For students with ASD, there is an interpersonal component that makes it very challenging to connect easily with teachers; however, with a flexible blended learning model, such as MATH 180, they excel (Scholastic Inc., 2013). Students on the spectrum have varying needs that are often best met when they are allowed to guide their own learning (Hasselbring, 2012). Flexible blended learning models that incorporate both teacher engagement and the use of adaptive technology provide ASD students with the support that they need to succeed (Claypool & McLaughlin, 2017). When technology is adaptive, it is capable of constantly assessing students as they learn. It is able to respond instantaneously to student progress and deliver instruction and practice at the optimal level.

Another aspect of technology-based instructional programs that greatly benefits students who struggle is its ability to readily provide targeted and repetitive practice. Like a musician who must repeatedly practice aspects of a new song until it becomes second nature, a student learning new skills needs the opportunity to practice them. This can be tricky in a crowded classroom full of students who need to practice different skills; however, smart, adaptive technology knows which skills each student is struggling with and provides the appropriate practice until it knows the student has mastered them (Hasselbring, 2012).

MATH 180 is designed to recognize that comprehending mathematical concepts while facing language barriers is an enormous hurdle. The research on effective instruction for ELs demonstrates the following principles (Goldenberg, 2013):

  1. Generally effective practices, such as those that a flexible blended model allow, are likely to be effective with ELs, as well as the rest of the student body
  2. English learners need plenty of opportunities to develop proficiency in English, which a personalized blended learning model can provide

In a study of high-performing schools with large populations of ELs, four broad effective practices were identified as having the most significant positive correlation with high test scores (Williams, Hakuta, Haertel, et al., 2007):

  1. Implementing a coherent, standards-based curriculum and instructional program
  2. Prioritizing student achievement
  3. Ensuring availability of instructional resources
  4. Using assessment data to improve student achievement and instruction
STRAND 2: Program-Based Professional Services Improve Implementation and Student Achievement

When professional services are in place, a comprehensive learning environment is provided that can support not only the unique needs of a district or school, but also the needs of each unique classroom. The Technological Pedagogical and Content Knowledge (TPACK) framework supports three aspects that increase learning: content, pedagogy, and technology (see Figure 2). These three aspects assist in successfully integrating technology into the classroom (Koehler, Mishra, & Cain, 2013).

=-=-=-=-=

STATED PROBLEM 1
In the records, swap "storefront sign" for "shop sign" in the part that opens with the line containing "If you compare" and runs through the end of the records. Write out only that part again, with nothing else changed.

[Source records]
=-=-=-=-=

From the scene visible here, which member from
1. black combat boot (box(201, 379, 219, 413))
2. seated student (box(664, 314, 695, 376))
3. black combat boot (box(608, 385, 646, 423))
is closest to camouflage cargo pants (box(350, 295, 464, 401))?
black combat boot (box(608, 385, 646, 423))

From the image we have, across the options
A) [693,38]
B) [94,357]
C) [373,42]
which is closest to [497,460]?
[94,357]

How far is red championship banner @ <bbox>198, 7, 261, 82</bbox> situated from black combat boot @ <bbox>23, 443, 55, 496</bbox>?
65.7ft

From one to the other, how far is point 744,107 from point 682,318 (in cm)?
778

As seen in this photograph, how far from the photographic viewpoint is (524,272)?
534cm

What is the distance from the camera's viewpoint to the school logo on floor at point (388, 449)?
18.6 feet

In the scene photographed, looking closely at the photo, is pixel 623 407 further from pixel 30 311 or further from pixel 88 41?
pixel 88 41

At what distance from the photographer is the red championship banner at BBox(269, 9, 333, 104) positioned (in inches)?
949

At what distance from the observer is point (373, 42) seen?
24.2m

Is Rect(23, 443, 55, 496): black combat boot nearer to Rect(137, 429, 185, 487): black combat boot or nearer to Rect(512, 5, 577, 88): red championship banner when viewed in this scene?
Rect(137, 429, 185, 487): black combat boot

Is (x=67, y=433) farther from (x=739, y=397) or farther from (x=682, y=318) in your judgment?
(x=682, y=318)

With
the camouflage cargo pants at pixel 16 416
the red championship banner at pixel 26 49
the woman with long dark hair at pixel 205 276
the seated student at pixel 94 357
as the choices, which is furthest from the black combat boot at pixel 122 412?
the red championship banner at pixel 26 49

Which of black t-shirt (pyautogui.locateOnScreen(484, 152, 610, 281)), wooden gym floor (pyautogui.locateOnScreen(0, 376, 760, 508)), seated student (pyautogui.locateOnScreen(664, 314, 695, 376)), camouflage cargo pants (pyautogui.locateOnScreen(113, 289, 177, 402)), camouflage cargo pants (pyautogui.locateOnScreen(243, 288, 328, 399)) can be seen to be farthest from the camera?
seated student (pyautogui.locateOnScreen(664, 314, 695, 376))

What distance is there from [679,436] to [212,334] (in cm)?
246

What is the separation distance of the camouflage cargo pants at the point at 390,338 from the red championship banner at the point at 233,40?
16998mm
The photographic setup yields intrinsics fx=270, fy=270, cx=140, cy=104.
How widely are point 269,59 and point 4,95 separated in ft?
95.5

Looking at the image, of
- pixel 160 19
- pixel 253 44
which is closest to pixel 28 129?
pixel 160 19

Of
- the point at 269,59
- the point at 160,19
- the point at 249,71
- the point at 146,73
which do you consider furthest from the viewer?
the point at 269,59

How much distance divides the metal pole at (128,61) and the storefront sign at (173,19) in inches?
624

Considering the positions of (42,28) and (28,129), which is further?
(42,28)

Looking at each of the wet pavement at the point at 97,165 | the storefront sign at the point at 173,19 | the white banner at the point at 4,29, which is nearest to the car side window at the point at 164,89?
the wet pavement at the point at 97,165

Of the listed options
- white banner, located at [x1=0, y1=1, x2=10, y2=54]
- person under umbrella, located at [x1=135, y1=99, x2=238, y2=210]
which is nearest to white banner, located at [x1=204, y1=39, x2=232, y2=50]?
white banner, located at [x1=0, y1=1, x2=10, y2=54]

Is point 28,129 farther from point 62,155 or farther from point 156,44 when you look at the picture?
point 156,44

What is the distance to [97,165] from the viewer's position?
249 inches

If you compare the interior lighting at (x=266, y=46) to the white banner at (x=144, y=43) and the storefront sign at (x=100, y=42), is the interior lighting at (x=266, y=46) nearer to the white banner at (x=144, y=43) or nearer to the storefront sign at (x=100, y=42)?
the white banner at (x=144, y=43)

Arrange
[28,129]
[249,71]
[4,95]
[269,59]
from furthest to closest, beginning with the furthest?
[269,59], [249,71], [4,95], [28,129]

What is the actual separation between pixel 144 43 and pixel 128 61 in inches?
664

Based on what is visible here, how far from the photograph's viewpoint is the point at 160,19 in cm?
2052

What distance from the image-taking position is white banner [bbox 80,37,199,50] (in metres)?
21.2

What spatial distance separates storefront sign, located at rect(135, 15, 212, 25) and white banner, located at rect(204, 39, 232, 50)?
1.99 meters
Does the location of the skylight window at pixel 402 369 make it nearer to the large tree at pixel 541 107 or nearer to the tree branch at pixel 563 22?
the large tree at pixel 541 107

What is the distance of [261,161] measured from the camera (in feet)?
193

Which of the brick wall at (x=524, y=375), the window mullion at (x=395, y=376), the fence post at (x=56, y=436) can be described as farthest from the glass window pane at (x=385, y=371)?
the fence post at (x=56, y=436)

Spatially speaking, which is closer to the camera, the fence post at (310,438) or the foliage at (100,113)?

=-=-=-=-=

STATED PROBLEM 2
Answer these questions from the text on blended learning:
(a) What three aspects does the TPACK framework support?
(b) How many broad effective practices did the study of high-performing schools with large populations of ELs identify?
(c) To whom is a student learning new skills compared?

EXERCISE OUTPUT 1
If you compare the interior lighting at (x=266, y=46) to the white banner at (x=144, y=43) and the shop sign at (x=100, y=42), is the interior lighting at (x=266, y=46) nearer to the white banner at (x=144, y=43) or nearer to the shop sign at (x=100, y=42)?
the white banner at (x=144, y=43)

Arrange
[28,129]
[249,71]
[4,95]
[269,59]
from furthest to closest, beginning with the furthest?
[269,59], [249,71], [4,95], [28,129]

What is the actual separation between pixel 144 43 and pixel 128 61 in inches?
664

Based on what is visible here, how far from the photograph's viewpoint is the point at 160,19 in cm?
2052

What distance from the image-taking position is white banner [bbox 80,37,199,50] (in metres)?
21.2

What spatial distance separates shop sign, located at rect(135, 15, 212, 25) and white banner, located at rect(204, 39, 232, 50)?
1.99 meters
Does the location of the skylight window at pixel 402 369 make it nearer to the large tree at pixel 541 107 or nearer to the tree branch at pixel 563 22?
the large tree at pixel 541 107

What is the distance of [261,161] measured from the camera (in feet)?
193

Which of the brick wall at (x=524, y=375), the window mullion at (x=395, y=376), the fence post at (x=56, y=436) can be described as farthest from the glass window pane at (x=385, y=371)?
the fence post at (x=56, y=436)

Spatially speaking, which is closer to the camera, the fence post at (310,438) or the foliage at (100,113)?

EXERCISE OUTPUT 2
(a) Content, pedagogy, and technology.
(b) Four.
(c) A musician who must repeatedly practice aspects of a new song until it becomes second nature.